Source data
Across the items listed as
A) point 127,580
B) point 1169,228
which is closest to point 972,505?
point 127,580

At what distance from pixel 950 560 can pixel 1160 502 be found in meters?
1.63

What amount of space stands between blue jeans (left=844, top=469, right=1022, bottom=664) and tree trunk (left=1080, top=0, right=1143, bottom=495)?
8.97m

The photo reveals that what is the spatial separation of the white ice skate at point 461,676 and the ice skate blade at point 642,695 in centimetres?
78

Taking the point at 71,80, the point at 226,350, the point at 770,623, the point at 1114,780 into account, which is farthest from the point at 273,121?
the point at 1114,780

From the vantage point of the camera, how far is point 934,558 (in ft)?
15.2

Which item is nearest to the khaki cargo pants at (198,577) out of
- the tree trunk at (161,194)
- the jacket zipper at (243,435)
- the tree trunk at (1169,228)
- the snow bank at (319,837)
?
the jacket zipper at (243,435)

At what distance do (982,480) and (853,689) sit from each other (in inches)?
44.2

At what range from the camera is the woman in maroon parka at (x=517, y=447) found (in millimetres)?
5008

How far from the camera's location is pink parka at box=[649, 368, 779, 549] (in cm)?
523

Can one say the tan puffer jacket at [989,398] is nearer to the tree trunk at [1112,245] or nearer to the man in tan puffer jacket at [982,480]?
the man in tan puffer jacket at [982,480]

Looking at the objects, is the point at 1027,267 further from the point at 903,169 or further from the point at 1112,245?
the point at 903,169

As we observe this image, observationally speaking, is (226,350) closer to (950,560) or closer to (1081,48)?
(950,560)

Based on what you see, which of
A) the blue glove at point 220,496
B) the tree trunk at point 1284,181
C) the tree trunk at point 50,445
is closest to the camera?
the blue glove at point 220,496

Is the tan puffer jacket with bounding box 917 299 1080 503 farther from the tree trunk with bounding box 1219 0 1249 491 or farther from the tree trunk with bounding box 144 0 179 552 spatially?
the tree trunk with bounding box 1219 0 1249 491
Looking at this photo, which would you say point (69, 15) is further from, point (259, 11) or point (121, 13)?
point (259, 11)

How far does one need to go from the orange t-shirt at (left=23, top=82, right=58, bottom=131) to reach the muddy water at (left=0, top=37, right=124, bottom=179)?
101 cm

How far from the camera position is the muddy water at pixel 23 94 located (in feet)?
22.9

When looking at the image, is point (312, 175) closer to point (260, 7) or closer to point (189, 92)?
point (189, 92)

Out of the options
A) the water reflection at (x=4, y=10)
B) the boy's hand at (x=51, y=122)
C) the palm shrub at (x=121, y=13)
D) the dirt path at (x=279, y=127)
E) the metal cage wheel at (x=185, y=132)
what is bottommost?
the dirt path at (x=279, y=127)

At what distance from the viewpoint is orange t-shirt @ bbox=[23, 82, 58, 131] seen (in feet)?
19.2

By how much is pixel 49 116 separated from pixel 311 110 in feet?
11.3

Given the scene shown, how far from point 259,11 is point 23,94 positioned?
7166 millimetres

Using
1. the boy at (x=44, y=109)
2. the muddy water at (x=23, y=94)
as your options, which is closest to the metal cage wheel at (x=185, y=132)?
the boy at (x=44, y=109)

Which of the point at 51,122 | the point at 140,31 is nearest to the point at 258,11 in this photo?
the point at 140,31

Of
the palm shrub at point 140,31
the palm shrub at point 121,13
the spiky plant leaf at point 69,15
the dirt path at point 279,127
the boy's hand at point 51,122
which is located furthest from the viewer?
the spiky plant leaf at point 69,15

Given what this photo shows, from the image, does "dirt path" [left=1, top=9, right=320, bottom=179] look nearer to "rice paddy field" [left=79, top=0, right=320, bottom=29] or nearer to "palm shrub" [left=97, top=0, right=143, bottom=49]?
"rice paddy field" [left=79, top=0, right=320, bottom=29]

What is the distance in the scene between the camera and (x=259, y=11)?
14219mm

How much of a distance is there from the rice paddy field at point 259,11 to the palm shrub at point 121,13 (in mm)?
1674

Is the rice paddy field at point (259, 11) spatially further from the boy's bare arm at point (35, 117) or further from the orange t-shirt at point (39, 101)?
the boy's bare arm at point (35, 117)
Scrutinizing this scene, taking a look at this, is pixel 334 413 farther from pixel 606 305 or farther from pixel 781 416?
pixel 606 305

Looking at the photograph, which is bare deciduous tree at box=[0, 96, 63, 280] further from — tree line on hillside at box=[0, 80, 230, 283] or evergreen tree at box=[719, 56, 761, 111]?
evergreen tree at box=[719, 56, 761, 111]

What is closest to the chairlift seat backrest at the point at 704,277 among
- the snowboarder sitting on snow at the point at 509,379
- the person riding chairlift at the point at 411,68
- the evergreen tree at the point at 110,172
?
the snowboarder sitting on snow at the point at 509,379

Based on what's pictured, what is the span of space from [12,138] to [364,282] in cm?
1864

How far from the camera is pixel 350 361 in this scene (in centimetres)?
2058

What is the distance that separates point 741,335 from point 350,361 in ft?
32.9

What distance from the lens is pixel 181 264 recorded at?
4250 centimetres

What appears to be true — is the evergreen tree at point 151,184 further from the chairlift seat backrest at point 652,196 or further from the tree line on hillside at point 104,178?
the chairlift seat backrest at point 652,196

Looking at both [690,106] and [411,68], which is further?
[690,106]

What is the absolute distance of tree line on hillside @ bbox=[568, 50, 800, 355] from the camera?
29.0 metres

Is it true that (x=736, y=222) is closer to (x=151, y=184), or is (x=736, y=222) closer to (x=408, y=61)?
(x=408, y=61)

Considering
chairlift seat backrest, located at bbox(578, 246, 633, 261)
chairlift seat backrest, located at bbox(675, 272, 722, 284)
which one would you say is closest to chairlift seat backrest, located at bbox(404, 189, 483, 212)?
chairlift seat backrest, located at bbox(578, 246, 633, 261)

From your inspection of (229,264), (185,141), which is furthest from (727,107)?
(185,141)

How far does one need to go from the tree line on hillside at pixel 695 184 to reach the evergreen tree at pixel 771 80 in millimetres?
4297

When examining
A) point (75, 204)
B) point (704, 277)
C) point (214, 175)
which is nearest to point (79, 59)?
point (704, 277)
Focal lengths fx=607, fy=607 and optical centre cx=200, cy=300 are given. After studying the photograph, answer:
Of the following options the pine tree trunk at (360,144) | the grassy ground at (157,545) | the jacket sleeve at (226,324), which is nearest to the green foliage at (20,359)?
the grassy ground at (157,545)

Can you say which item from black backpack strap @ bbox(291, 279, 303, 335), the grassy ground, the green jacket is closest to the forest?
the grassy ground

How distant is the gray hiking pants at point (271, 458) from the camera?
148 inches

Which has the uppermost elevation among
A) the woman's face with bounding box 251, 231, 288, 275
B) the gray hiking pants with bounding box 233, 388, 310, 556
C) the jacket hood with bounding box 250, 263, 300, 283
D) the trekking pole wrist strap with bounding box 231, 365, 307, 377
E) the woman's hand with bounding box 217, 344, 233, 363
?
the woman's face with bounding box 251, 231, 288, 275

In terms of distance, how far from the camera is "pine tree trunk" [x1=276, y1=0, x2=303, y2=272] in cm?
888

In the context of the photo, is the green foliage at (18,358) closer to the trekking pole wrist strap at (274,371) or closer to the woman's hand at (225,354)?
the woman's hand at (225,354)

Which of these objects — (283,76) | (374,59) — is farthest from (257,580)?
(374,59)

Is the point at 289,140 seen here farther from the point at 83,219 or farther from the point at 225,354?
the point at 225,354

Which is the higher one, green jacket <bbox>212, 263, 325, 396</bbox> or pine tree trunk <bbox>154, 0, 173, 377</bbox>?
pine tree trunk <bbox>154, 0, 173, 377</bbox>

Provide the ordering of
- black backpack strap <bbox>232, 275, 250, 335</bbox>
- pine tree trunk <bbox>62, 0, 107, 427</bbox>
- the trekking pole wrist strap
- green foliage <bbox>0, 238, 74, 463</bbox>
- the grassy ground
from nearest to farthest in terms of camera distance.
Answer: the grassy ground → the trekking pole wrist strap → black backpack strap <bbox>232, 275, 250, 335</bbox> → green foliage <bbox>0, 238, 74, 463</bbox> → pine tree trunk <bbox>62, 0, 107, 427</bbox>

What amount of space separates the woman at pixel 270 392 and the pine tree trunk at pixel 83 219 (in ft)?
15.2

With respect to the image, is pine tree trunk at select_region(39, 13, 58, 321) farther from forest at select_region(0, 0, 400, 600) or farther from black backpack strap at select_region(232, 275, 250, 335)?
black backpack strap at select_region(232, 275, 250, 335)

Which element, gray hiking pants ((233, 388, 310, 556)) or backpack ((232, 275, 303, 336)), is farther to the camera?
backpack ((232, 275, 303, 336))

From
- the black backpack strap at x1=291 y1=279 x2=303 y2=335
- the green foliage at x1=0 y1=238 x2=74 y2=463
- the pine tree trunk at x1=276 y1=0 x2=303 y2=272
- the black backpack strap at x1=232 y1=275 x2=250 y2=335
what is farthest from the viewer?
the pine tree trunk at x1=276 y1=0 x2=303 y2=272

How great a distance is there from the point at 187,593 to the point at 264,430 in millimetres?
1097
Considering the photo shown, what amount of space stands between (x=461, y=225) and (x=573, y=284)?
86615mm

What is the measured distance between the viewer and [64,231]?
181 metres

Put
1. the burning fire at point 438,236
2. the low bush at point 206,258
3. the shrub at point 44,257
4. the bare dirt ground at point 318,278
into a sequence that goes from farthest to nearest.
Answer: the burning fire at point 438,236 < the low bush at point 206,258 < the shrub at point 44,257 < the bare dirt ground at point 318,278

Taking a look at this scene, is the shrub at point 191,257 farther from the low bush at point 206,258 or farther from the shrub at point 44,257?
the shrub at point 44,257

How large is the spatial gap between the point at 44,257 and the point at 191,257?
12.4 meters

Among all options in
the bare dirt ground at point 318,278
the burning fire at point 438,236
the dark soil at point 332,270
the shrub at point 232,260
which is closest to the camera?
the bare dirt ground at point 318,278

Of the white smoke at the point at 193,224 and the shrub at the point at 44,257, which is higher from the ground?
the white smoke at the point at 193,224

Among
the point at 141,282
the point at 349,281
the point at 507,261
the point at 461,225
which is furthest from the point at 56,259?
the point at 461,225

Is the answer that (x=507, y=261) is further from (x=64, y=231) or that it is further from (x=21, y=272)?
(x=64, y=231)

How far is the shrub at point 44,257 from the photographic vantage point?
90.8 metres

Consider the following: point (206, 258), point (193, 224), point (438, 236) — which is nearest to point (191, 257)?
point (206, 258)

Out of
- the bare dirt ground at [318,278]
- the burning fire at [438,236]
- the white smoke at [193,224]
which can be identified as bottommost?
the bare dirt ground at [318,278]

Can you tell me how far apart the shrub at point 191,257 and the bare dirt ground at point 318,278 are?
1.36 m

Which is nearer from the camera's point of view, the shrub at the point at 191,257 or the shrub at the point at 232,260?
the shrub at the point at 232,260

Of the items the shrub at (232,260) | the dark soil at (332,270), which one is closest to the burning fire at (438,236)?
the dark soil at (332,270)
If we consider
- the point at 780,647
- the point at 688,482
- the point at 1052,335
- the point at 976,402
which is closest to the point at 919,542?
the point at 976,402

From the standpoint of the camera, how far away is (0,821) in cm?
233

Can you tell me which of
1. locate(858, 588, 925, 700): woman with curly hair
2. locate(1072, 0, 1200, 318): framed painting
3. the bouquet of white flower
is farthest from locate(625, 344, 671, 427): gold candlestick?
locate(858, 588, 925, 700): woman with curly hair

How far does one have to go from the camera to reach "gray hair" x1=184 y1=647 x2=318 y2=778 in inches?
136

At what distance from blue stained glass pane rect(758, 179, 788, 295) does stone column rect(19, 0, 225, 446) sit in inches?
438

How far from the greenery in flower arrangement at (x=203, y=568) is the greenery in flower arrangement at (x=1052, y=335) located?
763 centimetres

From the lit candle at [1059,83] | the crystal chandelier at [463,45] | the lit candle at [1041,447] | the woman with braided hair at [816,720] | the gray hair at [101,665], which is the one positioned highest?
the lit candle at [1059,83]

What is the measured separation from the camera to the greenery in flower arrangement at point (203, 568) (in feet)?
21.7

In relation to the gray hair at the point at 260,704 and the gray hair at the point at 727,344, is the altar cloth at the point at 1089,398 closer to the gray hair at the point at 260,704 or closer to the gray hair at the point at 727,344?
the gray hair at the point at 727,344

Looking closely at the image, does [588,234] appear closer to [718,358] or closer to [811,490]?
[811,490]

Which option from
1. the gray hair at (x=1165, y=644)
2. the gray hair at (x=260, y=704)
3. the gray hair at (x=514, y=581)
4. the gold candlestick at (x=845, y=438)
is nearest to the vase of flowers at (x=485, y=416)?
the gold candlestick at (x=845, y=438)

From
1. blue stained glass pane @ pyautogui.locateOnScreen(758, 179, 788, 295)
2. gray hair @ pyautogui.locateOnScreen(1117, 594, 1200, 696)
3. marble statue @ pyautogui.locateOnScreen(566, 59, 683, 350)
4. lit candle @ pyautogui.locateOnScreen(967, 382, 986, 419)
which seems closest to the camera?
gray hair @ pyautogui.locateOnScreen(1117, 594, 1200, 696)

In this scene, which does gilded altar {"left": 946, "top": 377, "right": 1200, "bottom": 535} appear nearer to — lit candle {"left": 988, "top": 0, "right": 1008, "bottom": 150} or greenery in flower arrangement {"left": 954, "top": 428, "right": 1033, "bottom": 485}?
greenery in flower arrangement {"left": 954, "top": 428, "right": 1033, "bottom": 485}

- [Given instruction]:
In the entries above, find the line containing "In this scene, which". Set down that line and every line after it through the last one, exactly and alone.

- [Written reply]:
In this scene, which does gilded altar {"left": 946, "top": 377, "right": 1200, "bottom": 535} appear nearer to — lit candle {"left": 988, "top": 0, "right": 1008, "bottom": 150} or greenery in flower arrangement {"left": 954, "top": 428, "right": 1033, "bottom": 485}?
greenery in flower arrangement {"left": 954, "top": 428, "right": 1033, "bottom": 485}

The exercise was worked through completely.